**Supplied material:**
● ● ● ● ●

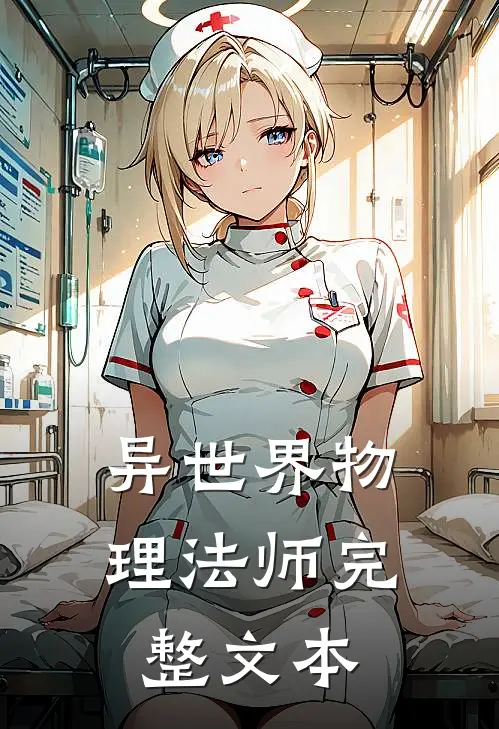 异世界物理法师完整文本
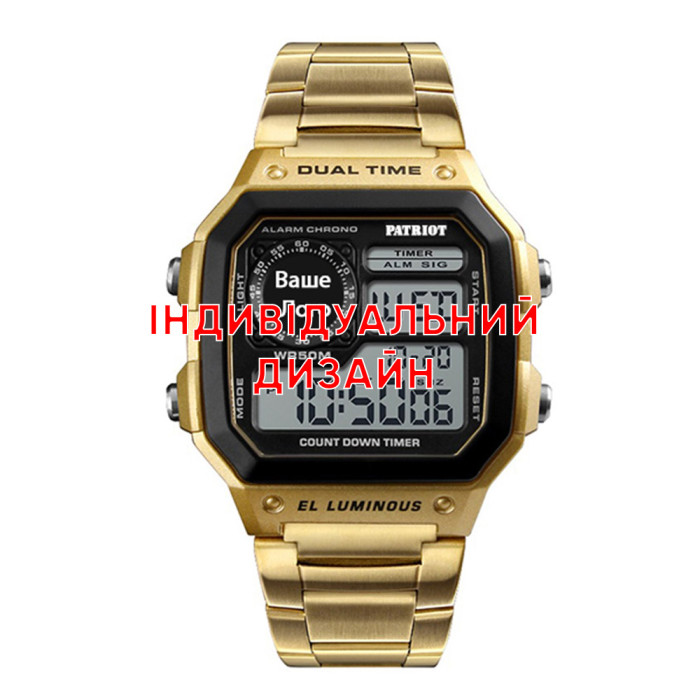 Годинник Awarder 011 Gold – Індивідуальний Дизайн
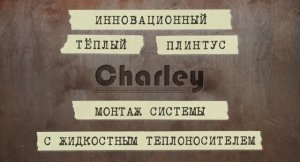 Инструкция по монтажу системы Теплый Плинтус "Charley" - жидкостный вариант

● ● ● ● ●

**Exercise instructions:**
The required answer is the material repeated exactly, with no images in it.

**Written solution:**
 异世界物理法师完整文本
 Годинник Awarder 011 Gold – Індивідуальний Дизайн
 Инструкция по монтажу системы Теплый Плинтус "Charley" - жидкостный вариант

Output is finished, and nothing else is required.